Lire la chronique d' Amid Faljaoui
Musk et les “putes à clics”
J’adore parler d’économie parce que l’économie, c’est la vie. Ce n’est pas que des chiffres, des courbes ou des graphiques. C’est aussi pas mal de psychologie. Sinon, expliquez-moi pourquoi l’homme le plus riche au monde consacre 44 milliards de dollars à acheter Twitter, un réseau social qui perd de l’argent ?
Je sais qu’ Elon Musk est très riche, mais ce n’est pas une raison pour signer un chèque de 44 milliards. Mieux, comme sa fortune est principalement logée sous forme d’actions Tesla, Elon Musk a dû vendre un paquet d’actions Tesla pour acheter Twitter. En plus, les propos qu’il tient sur la liberté d’expression qu’il veut totale ou presque sur Twitter lui coûtent aussi de l’argent. On peut même estimer que sa soif de liberté lui a déjà coûté 100 milliards de dollars de sa fortune personnelle puisque depuis janvier dernier l’action Tesla a perdu 52% de sa valeur.
Le rachat de Twitter explique en partie cette dégringolade, car la Bourse estime que ce rachat va le distraire et l’empêcher de gérer correctement ses autres activités. Pour être franc, il n’est pas le seul archi-milliardaire à avoir perdu des plumes en Bourse. Jeff Bezos, le fondateur d’Amazon a perdu 83 milliards de dollars. Marc Zuckerberg, le fondateur de Meta, a vu sa fortune diminuer de 80 milliards de dollars. Ce qui prouve que les partis d’extrême gauche doivent arrêter de s’exciter sur les milliardaires et demander des impôts à tout va, la Bourse fait son boulot mieux que n’importe quel redressement fiscal.

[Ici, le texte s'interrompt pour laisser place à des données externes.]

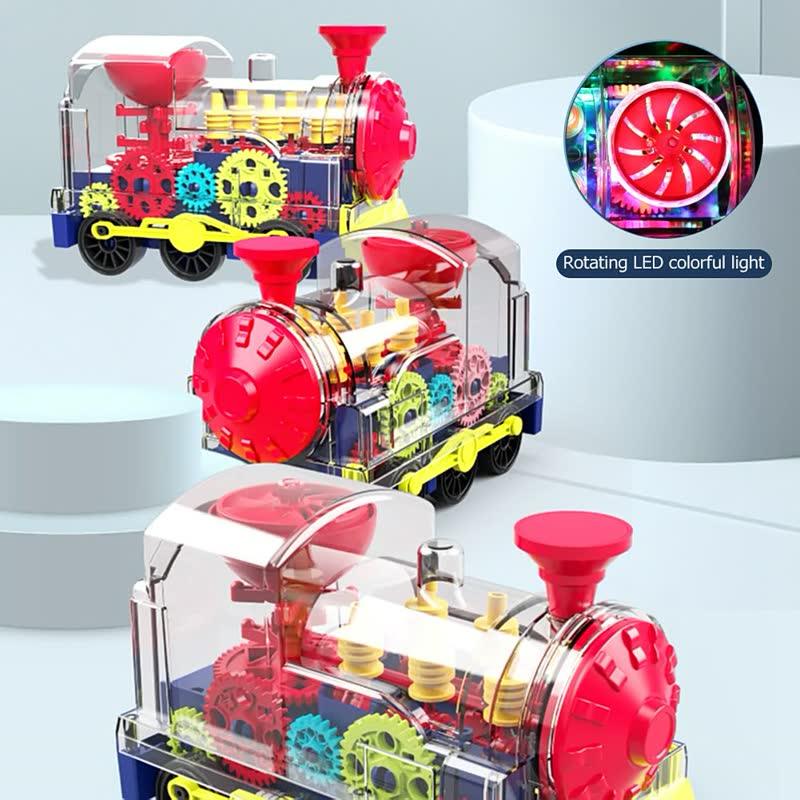 Transparent Choo Choo Train | Fun and fascinating toy train - Encourages creative play and motor skills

Mais revenons-en à Twitter. Pour le moment, Elon Musk qui apparaissait comme le super héros du capitalisme américain a mauvaise presse depuis qu’il a racheté Twitter. Comme il a ordonné le retour de plus de 60.000 comptes bannis à vie, dont celui de Donald Trump, Elon Musk donne l’impression que les discours haineux et mensongers vont exploser sur Twitter. Or, Twitter vit à 90% de la publicité et les marques n’aiment pas se retrouver dans un environnement de haine et de mensonges – c’est trop dangereux. Donc, elles fuient Twitter, ce qui a mis dans une rage folle Elon Musk qui aurait appelé personnellement les PDG d’une centaine de marques pour les engueuler. C’est en tout cas ce que révèle le Financial Times.

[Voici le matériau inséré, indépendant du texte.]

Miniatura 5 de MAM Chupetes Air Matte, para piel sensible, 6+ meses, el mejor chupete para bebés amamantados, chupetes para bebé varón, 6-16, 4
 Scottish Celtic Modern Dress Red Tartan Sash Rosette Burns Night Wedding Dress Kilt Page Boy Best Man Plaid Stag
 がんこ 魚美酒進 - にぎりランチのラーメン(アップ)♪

A ce propos, je voudrais vous parler d’une expérience réalisée par des chercheurs à Chicago et Columbia, étude relayée par le professeur Daniel Sibony de HEC Paris : ils ont répondu à la question, que se passerait-il si on cessait de modérer le contenu d’un réseau social ? C’est en gros ce qu’on reproche au nouveau Twitter. Pour le mesurer, ces chercheurs ont divisé 800 personnes en deux groupes, l’un avec des algorithmes d’intelligence artificielle permettant de détecter les contenus toxiques et de les masquer, et l’autre moitié des 800 personnes sondées avaient juste une extension “placebo” qui ne masquait rien. Le résultat de cette recherche est que les algorithmes de modération, ça marche. En masquant juste 6% des contenus, ils réduisent de 73% l’exposition aux contenus toxiques. Et comme le toxique est contagieux, ces utilisateurs publient à leur tour 25% de contenus toxiques en moins.
C’est donc, Top ! Vive la modération. Pas vraiment, car les mêmes chercheurs constatent que ces utilisateurs protégés consomment moins de publicité et moins de contenus. Ca veut dire quoi ? Très simple : que tous les réseaux sociaux le savent et pas seulement Twitter. Le toxique, ça rapporte de l’argent. Eh oui, les torrents de boue, on les dénonce en public, mais en réalité, ça rapporte énormément d’argent aux réseaux sociaux. Mais soyons aussi de bon compte : certains médias traditionnels en usent et abusent de cette boue. Il n’y a qu’à regarder la qualité des titres qui marchent sur pas mal de sites web d’information. Dans notre jargon, on appelle ça des “putes à clics”. Si l’expression est vulgaire, elle dit la seule fonction de ces titres sans nuances. Et là, avec cette seule phrase, je me suis fait de nouveaux amis. Tant pis, c’est qu’ils n’aiment pas la franchise, mais ils n’auront pas ma haine. Et vive la modération, la vraie, celle de la nuance.